(Beginning of Source passage)

DR. WHITE, in the Foreword he wrote for my book, explains WHY. He says, "She struggles daily with fatigue, memory loss, and attention because the injury disrupted her brain’s circuitry, has undergone a re-routing and simply isn’t as efficient anymore."

Sunday, November 2, 2008

My thoughts on FEAR

Several weeks ago, someone posted an anonymous comment on my blog asking, "Now how about your thoughts on FEAR?" (Although they posted as "anonymous," I can guess who this person is, considering that they referred to being at the Brain Injury Conference. I think it's the same person who asked me why I'm not blogging as often, but I could be wrong).

So here are my thoughts on FEAR (in relation to TBI, not in relation to seeing a scary movie or riding a fast roller-coaster).

For the first 8 years after my injury, fear consumed me. My active personality lends itself to the idea that we are all in control of our own destiny. I liked to accomplish, get things done, follow-up, be in charge, problem solve, mult-task and make things happen. This wasn't something I really worked at, these traits came naturally to me and I enjoyed this stuff.

After my injury, I still wanted to be this person, I still tried to act like this person, but I wasn't any good at being this person. Suddenly, I was no longer in control of my destiny. I was lethargic and constantly cognitively exhausted, plus I always forgot what I was supposed to do and how I was supposed to do it.

If someone asked me to do something, I was fearful that I'd fail, or worse, that I wouldn't be able to accomplish at the same level as before. That statement makes it sound like I'm referring to something difficult like the time I spent a week alone in Paris (after TBI), which I kind of am but my fear really refers to that time when I fell running to the bus one morning because I forgot to tie my shoes, or that time back in college when I went to a dance club with my friends and couldn't do anything but sit in the corner because the noise and too many people made me feel like a metal bar was shot through my head (you may be reading this thinking, "I hate dance clubs too" but any TBI survivor reading this will agree that it's not the same feeling).

Bottom-line, after my brain injury, my strengths became my weaknesses. Suddenly finishing a task became a great feat, problem-solving and multi-tasking took an excessive amount of brain power. I feared failure in everything because I wasn't good at any of the things that I used to be good at.

(End of Source passage)

--- Work instruction 1 ---
According to the blog post about fear after brain injury, for how long after the injury did fear consume the writer?
--- Work instruction 2 ---
Repeat the blog post about fear after brain injury word for word, starting at "Several weeks ago, someone" and ending at "enjoyed this stuff.".
--- Work instruction 3 ---
Go on with the blog post about fear after brain injury, picking up right after its final sentence.

(Beginning of Supplied data)

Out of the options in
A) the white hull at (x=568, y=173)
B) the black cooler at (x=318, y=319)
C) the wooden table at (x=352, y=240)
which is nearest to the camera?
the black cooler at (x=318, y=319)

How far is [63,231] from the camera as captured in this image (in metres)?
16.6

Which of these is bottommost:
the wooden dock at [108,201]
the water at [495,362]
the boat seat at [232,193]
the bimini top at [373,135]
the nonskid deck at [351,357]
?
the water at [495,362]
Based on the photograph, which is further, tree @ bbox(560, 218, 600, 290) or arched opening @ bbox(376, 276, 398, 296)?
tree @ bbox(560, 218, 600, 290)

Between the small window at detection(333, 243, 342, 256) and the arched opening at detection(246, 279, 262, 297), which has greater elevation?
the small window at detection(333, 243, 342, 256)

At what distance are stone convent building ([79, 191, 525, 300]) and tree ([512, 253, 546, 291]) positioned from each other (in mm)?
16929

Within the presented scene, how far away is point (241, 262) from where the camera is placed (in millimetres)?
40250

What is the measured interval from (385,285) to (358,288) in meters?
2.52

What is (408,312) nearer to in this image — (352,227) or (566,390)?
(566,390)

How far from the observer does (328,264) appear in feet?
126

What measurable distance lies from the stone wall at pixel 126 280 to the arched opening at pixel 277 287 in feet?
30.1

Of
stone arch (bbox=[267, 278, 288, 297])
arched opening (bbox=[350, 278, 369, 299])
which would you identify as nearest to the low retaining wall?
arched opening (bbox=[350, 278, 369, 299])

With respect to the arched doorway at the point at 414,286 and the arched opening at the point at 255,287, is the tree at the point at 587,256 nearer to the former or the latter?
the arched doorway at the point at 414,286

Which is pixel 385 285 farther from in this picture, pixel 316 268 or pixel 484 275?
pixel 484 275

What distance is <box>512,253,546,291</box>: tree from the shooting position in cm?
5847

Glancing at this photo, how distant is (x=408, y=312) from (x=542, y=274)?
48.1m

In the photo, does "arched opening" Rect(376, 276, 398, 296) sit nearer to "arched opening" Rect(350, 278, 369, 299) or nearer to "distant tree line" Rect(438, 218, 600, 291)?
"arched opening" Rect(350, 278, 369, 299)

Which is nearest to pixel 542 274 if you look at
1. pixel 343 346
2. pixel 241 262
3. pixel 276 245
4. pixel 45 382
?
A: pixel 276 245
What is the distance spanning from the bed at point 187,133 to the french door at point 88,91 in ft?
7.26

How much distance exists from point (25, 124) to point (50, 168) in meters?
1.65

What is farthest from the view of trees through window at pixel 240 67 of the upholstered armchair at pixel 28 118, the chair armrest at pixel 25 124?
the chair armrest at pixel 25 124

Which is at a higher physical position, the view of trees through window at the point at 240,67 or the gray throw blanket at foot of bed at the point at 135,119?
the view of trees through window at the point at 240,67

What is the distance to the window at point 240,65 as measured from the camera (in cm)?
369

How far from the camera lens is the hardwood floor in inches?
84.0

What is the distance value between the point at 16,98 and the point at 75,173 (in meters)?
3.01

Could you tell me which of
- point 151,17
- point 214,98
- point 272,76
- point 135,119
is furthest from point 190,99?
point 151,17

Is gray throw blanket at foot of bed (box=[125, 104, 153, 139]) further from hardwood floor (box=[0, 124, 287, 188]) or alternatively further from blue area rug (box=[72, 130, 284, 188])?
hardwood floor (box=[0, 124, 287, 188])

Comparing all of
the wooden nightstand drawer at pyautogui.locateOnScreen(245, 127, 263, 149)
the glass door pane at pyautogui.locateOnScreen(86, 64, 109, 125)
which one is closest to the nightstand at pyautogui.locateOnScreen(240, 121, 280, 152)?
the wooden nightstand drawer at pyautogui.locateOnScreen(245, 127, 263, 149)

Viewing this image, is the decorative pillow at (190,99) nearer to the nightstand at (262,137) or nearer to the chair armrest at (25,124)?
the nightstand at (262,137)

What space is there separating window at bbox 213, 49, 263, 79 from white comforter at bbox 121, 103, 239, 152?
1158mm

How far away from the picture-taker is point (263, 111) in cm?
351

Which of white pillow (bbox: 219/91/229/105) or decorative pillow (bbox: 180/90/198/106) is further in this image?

(End of Supplied data)

--- Response 1 ---
For the first 8 years.

--- Response 2 ---
Several weeks ago, someone posted an anonymous comment on my blog asking, "Now how about your thoughts on FEAR?" (Although they posted as "anonymous," I can guess who this person is, considering that they referred to being at the Brain Injury Conference. I think it's the same person who asked me why I'm not blogging as often, but I could be wrong).

So here are my thoughts on FEAR (in relation to TBI, not in relation to seeing a scary movie or riding a fast roller-coaster).

For the first 8 years after my injury, fear consumed me. My active personality lends itself to the idea that we are all in control of our own destiny. I liked to accomplish, get things done, follow-up, be in charge, problem solve, mult-task and make things happen. This wasn't something I really worked at, these traits came naturally to me and I enjoyed this stuff.

--- Response 3 ---
This kind of fear doesn't consume me any longer (which is why I used the past tense this entire time). I'm more frustrated by my injury than fearful of it.

I've reached a new level of acceptance in my recovery. Up until about five years ago (the time I moved from MN to UT), I wasted a lot of energy ignoring my deficits and trying to push past my injury. I tried to be that same woman who loved to multi-task, problem-solve and take charge. In retrospect, I cringe at the silly things I said and did after my injury/post hospital because I was so brain-tired, overloaded and out of my mind half the time. I tried to be the same person in MN because I was with the same people, doing the same things as before my injury. When I moved to UT, I embraced my new self. I started fresh and reinvented me because everything was new.

I feel like I'm sort of babbling but I guess what I really mean to say is that I'm now comfortable in my TBI skin because yes some of my previous strengths have become weaknesses but I just have to work a little harder (okay let's be honest, work A LOT harder) to make them strengths again.

I also see that I've developed new strengths after my injury. My new self is softer, more willing to help and far more understanding of another person's struggles. I no longer feel the complete need to control my destiny because I now see that sometimes things just happen and we can only do the best we can to accept the consequences if they are beyond our control.